In the listing below, find the line holding "悅淨守護體香膏 (止汗棒)" and the line holding "Samantha Jade - New Boy (Official Video)". Write out those two lines and all lines between, exactly, and nothing more.

Data shown →
━━━━━━━━━━

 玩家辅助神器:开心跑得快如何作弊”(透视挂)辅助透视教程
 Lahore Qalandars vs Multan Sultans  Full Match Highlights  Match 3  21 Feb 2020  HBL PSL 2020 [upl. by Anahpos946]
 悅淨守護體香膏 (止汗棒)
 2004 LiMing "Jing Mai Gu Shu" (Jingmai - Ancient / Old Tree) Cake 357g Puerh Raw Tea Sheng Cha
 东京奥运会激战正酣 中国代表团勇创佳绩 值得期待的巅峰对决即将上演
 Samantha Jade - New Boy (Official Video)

━━━━━━━━━━

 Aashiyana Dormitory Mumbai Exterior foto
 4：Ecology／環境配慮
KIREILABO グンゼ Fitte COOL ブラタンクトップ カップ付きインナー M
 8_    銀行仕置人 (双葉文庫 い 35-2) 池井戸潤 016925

━━━━━━━━━━

Response below →
 悅淨守護體香膏 (止汗棒)
 2004 LiMing "Jing Mai Gu Shu" (Jingmai - Ancient / Old Tree) Cake 357g Puerh Raw Tea Sheng Cha
 东京奥运会激战正酣 中国代表团勇创佳绩 值得期待的巅峰对决即将上演
 Samantha Jade - New Boy (Official Video)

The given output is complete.